Behold! The Republicans In The Mist PDF Print E-mail
Written by Jennifer Abel   

When you start hanging out with Republicans in the year 2008, your friends nag you about selling your soul to the prince of darkness and why you shouldn’t do that.

 

Especially when you’re not a Republican at all, but a left-leaning civil libertarian who’s been a registered Independent these last many years.

 

(Okay, I did once spend five days, 23 hours and 24 minutes registered as a Republican so I could back a dark horse in a primary. But as soon as I left the voting booth, I drove straight to City Hall and re-registered Independent.)

 

My nagging friends live mostly out of state, and I tell them: “Guys, you don’t understand how Connecticut works. We’ve got a Republican governor, yes, but most of the state’s run by Democrats.

 

"There’s elected offices they’ve held for half a century now. So they’re the ones with the power here, and they’re usually the ones pulling shady government shenanigans. Not the Republicans. Yeah, I know. It’s Bizarro World.”

 

I used to cover West Hartford for a local alt-weekly, which is how I first met a guy who (at the time) was the Official Town Malcontent: Joe Visconti. And I went about town and state alike trying to report on the powers that be, all so tight-lipped they’d barely tell me what time it was without making me file a Freedom Of Information document first.

 

Meanwhile the OTM’s going around complaining about the lack of openness and transparency in government, and at some point while typing my umpteenth request for information I paused long enough to massage my carpal-tunnel-stricken wrists and think “Yep, he’s got a point (ouch) dang, this hurts.”

 

A few months later Joe mounted a dark-horse campaign for a town council seat. When he won I told him congratulations and thought: “Now that he’s an elected official rather than a gadfly outsider, I hope he doesn’t become one of Them.”

 

He didn’t. But after awhile he decided to run for Congress against a longstanding incumbent, and my job vanished around the same time when the alt-weekly started shedding positions. So I called Joe to give him the nice-knowing-you news, and he invited me to spend my newfound free time hanging out with his campaign.

 

“Joe,” I said, “I’m a –”

 

“I know you’re a libertarian, not a Republican,” Joe assured me. “That’s why I want you around, to give me an outsider’s perspective.”

 

“Hmm,” I replied. “Let me think about this a bit.”

 

And I considered that time, shortly after I’d started writing for the alt-weekly, when I thumbed through some of the more rococo advertisements in its back pages and thought, “If I got a job working for one of these phone sex lines, I’ll bet I’d get a great story out of it.”

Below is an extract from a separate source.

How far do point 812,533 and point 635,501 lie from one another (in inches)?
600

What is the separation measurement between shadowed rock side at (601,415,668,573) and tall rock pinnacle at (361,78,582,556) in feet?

I daresay I did. But the story inspired a little controversy among the locals, some of whom didn’t think their new reporter should engage in such stunts ’twixt town council meetings.

 

I hadn’t met Joe yet, though we’d exchanged a couple of polite e-mails. But he stepped into the controversy to publicly state he saw nothing wrong with a reporter doing her job.

 

That’s why I say to my friends: “Things are different here in Connecticut. When a writer tries pushing the envelope now and again, it’s the Republicans who stick up for her while the Democrats get all indignant. Bizarro World, I know. So I appreciate your sale-of-my-soul concerns, but they won’t be an issue. I view this as a learning experience. You know, the whole Dian Fossey Republicans In The Mist thing? Except they won’t let me put fog machines in their houses.”